I imagined I had come close to death myself that night due to the strangled scream that left my throat and escaped past the hand I had already secured over my mouth. A higher power must have been watching out for me, because the best I could figure it out, between the heavy wooden door blocking me from view and the thump of the man’s body falling to the floor, the noise had somehow been muffled.
Later, as I had lain in my bed, shaking in fear, it had occurred to me that my father could have known I was there in that closet the entire time and simply hadn’t cared. Why would he? He had the upper hand, and he damn well knew it.
When I had finished my story and explained to my mother that Daddy didn’t need a drop of alcohol in his system to put a bullet into another man’s brain, she had slapped her hand over my mouth as if she could stop me from saying the words. It didn’t work.
I had pried her hand from my lips and furiously whispered that, if he were willing to do that totally sober, then we couldn’t guarantee our safety, either.
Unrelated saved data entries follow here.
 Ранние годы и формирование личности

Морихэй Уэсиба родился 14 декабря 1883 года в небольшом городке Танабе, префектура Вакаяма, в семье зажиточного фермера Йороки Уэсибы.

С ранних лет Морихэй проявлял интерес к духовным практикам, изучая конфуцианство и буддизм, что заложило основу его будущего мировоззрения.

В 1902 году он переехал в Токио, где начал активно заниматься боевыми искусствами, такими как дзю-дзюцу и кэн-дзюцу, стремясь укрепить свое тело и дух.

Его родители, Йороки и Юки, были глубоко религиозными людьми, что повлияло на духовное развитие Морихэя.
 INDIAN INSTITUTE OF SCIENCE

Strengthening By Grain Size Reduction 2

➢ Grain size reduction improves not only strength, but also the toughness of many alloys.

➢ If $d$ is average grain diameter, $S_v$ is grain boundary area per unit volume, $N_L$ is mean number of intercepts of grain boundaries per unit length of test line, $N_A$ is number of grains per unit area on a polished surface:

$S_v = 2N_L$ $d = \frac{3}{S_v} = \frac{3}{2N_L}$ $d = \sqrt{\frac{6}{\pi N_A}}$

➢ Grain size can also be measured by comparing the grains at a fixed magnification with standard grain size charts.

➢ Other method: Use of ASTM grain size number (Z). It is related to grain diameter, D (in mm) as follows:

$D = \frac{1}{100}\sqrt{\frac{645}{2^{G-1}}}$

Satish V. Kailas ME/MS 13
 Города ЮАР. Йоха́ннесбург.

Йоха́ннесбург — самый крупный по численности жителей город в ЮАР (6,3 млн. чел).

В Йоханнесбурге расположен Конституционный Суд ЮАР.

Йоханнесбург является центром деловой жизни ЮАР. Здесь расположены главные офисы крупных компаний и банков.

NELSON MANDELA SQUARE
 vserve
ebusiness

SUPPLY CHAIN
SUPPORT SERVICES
Mother had simply shaken her head violently in denial at what I had been trying to tell her. Her trembling hands had grabbed my own, and she’d squeezed tightly in warning. Looking around nervously, she then had softly told me I must have been mistaken.
Although my words had been spoken as faintly as my mother’s, the implications rang as loudly as that gunshot between us. My mother’s beautiful blue eyes had flared with terror, and it was then I had realized my mother wasn’t in denial about my father and how dangerous he was. It was completely the opposite. She was doing what she believed she had to in order to keep us alive in a desperate situation.
My mother and I were stuck where we were, and she had figured that out long before I had. The man had warned us both with an ominous promise my first night in Chicago during dinner that he would hunt my mother and me down to the ends of the earth if we tried to leave him. I now knew he was crazy enough to do it.